El viejo
El viejo tenía magia en todo lo que hacía.
Poderes, eso era, eran poderes que lograban colocarme dentro de un mundo irreal y creerlo.
Hoy, al regresar a la casa y a tantos años de aquellos días, no puedo evitar sonreír al recordarlo.
Íbamos a pescar a la playa de Estrada en Mar del Plata, era su preferida y yo lo seguía, era el gran pescador.
Él método de pesca, consistía en unas lombrices que él criaba y que alimentaba con un alimento especial que al entrar en el agua atraían a los peces. Eso me decía y mis diez años lo creían. Verdad o mentira, siempre regresábamos con el balde repleto de peces y bajo la mirada envidiosa de los demás pescadores que quedaban en el espigón bañando mojarritas.
¿Y el sombrero de paja?
Cómo olvidarlo. Me juraba que su sombrero lo hacía volar.
—Con mi sombrero mágico, me elevo sobre las olas —me dijo una mañana, muy serio— puedo arrojar el anzuelo bien lejos sin mojarme las zapatillas.
Y yo le creía, como no iba a creerle si era mi abuelo.
Y ahora todos esos recuerdos volvían mirando las paredes descascaradas de la casa. La van a tirar abajo. Ni mi madre, ni mi tío se habían puesto de acuerdo y decidieron vender. Junté libros, embalé herramientas, ropa y zapatos.
En una caja encontré el sombrero de paja y no pude evitar emocionarme. Me calzaba justo. Salí al parque y cerca del limonero, encontré el cajón criadero de lombrices. Allí estaban. ¿Serían las mágicas? Había una sola forma de saberlo, preparé una de sus cañas de pescar y con las lombrices y el sombrero volador me fui a la playa.
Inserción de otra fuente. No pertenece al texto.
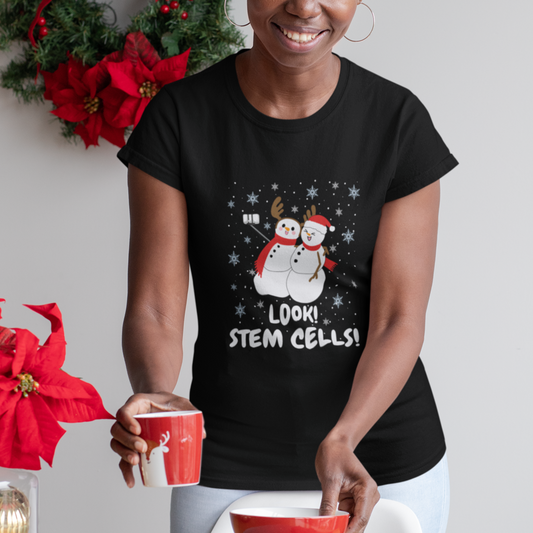 look-stem-cell-snowman-funny-christmas-science-t-shirt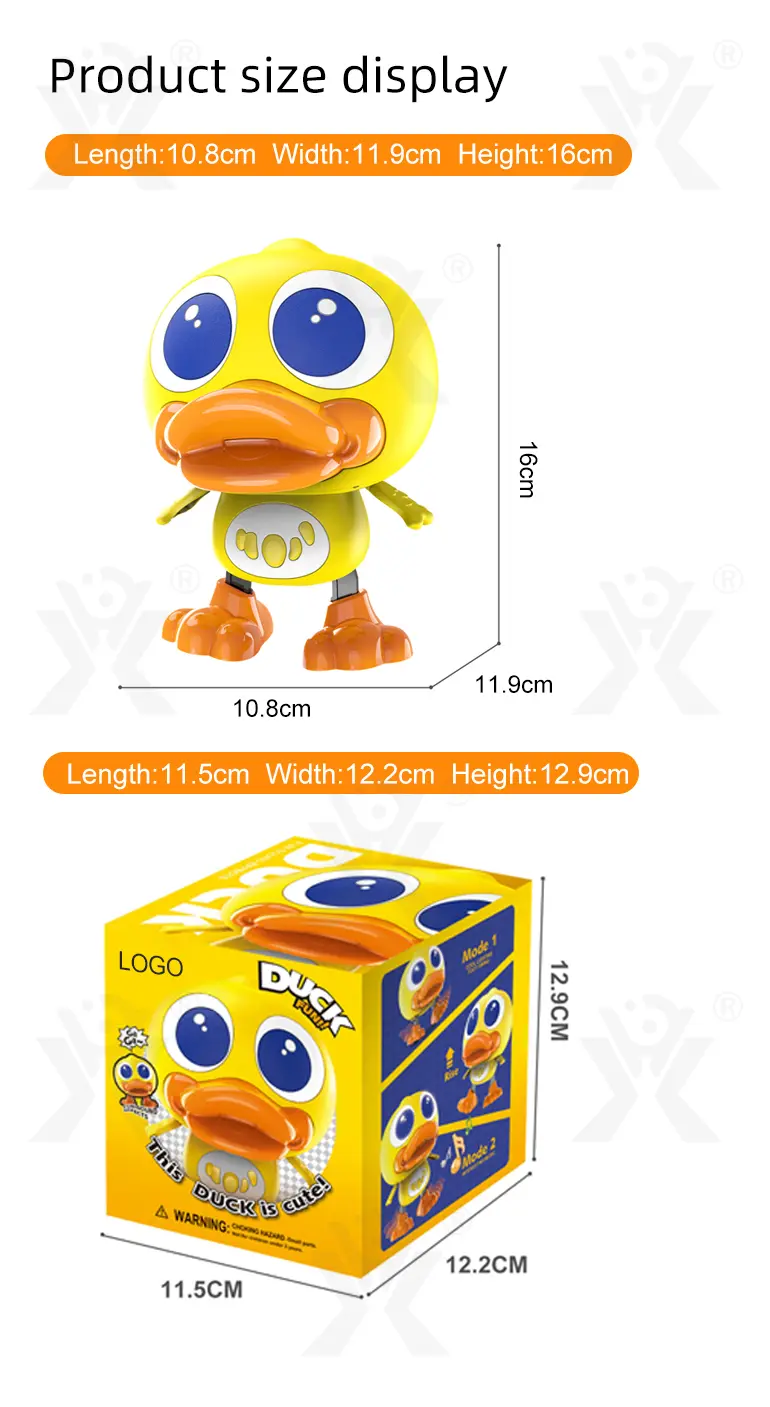 Electric Walking Duck Toy, Transformable, music, and light · TV10333 · detail image 9 of 9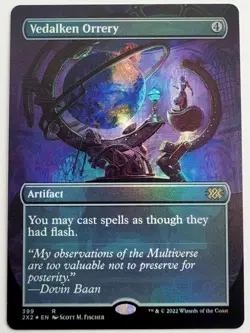 MTG Vedalken Orrery Foil (Borderless) - Double Masters 2022 NM (see description) - Image 1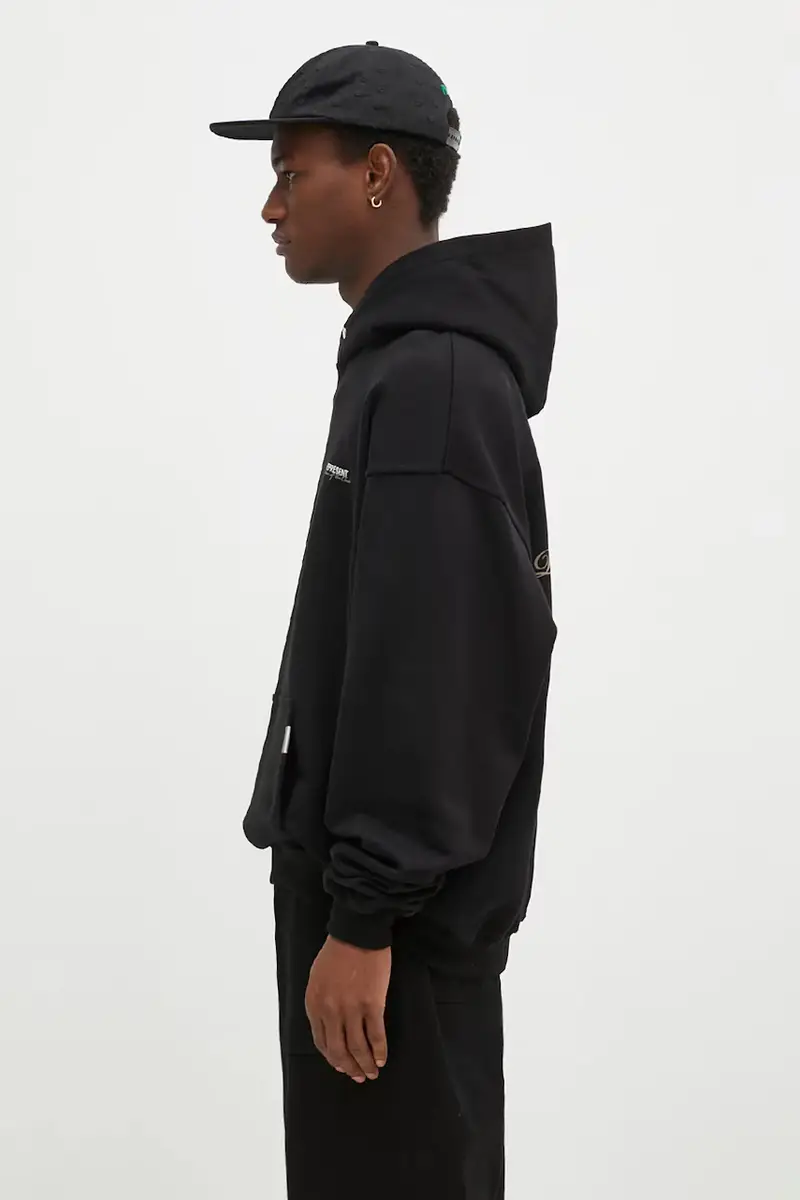 felpa in cotone Patron Of The Club Hoodie uomo colore nero con cappuccio MLM4270.001 miniatura 2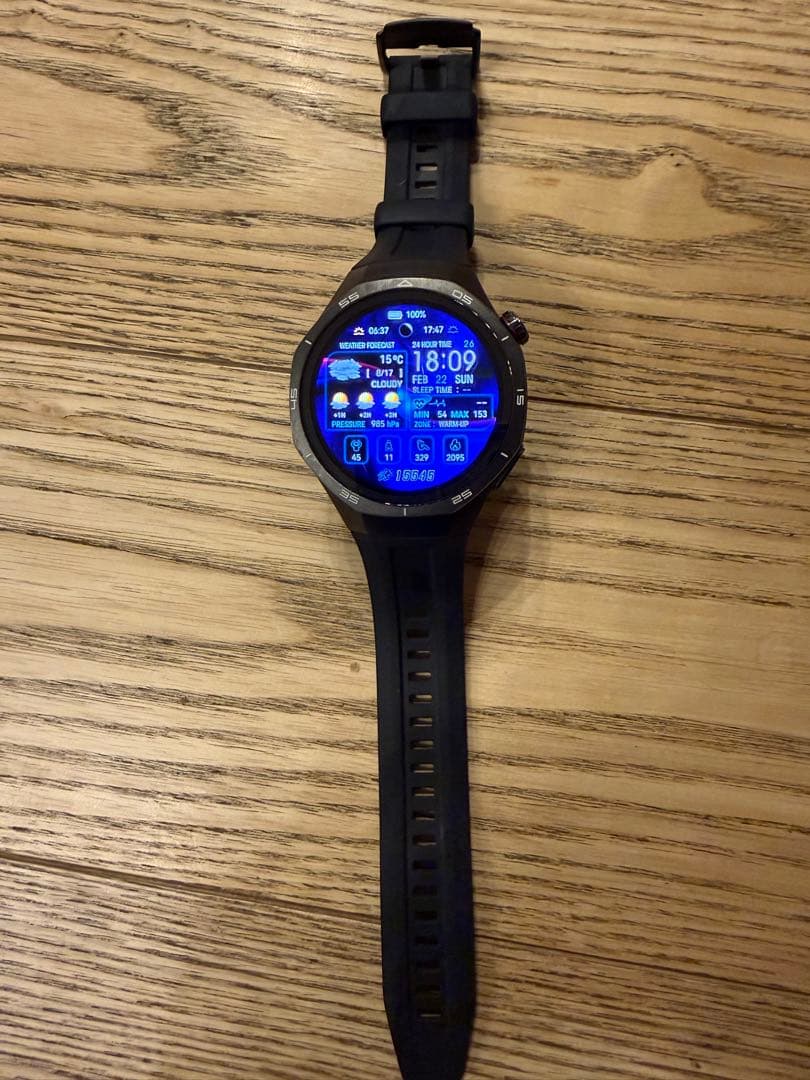 HUAWEI WATCH GT 5 Pro ブラック GPSナビ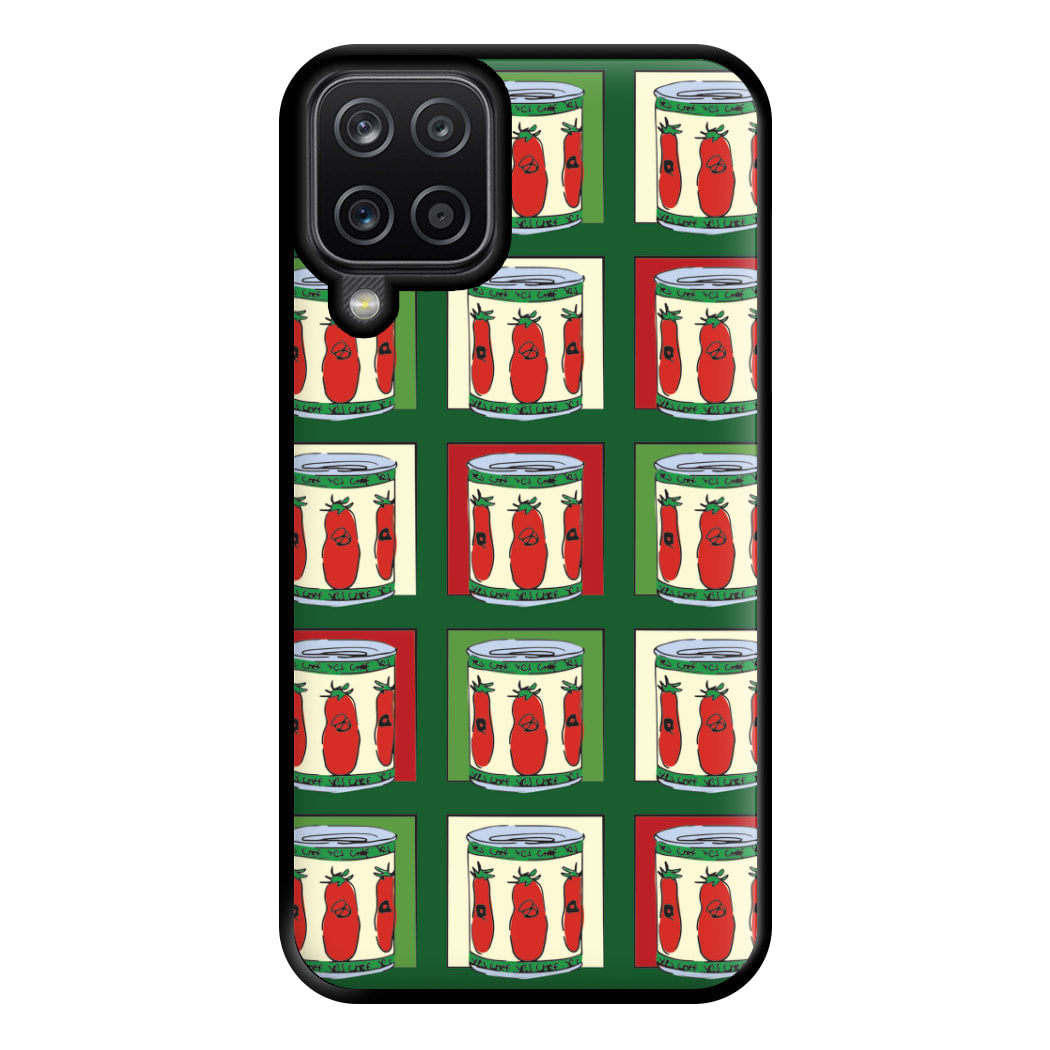 Tomato Pattern Phone Case for Galaxy A12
No tuve suerte. Después de varias horas, ni pejerrey ni corvina, la magia había desaparecido con el abuelo, la magia era él.
Junté todo mi equipo y me quedé en la playa mirando el horizonte que parecía desmayarse en un cielo rosa y gris. Era hermoso. Atardecía y el mar estaba creciendo.
Tal vez parezca una locura, pero la presencia del abuelo caminaba a mi lado, hasta escuché su tosecita, esa que me avisaba que se estaba riendo de mí.
Una ola llegó a mis pies. Intenté saltar para no mojarme y quedé en el aire, me elevé y permanecí así, con el viento golpeando mi cara, la espuma se agitaba se desarmaba en pequeñas formas que rodaban sobre la arena, y yo caminaba sobre ella sin tocarla. Me quedé sin respiración, mi pecho repiqueteaba enloquecido, unas ganas de reír y llorar me trajeron a la realidad, y caí de golpe sobre la playa. El cielo había cambiado de color y el horizonte era una línea recta entre el azul del océano y el mar.
Con las piernas temblando subí la escalera.
No busqué explicación a lo sucedido. O mi imaginación me ganó la partida o mi querido abuelo, seguía burlándose de mí.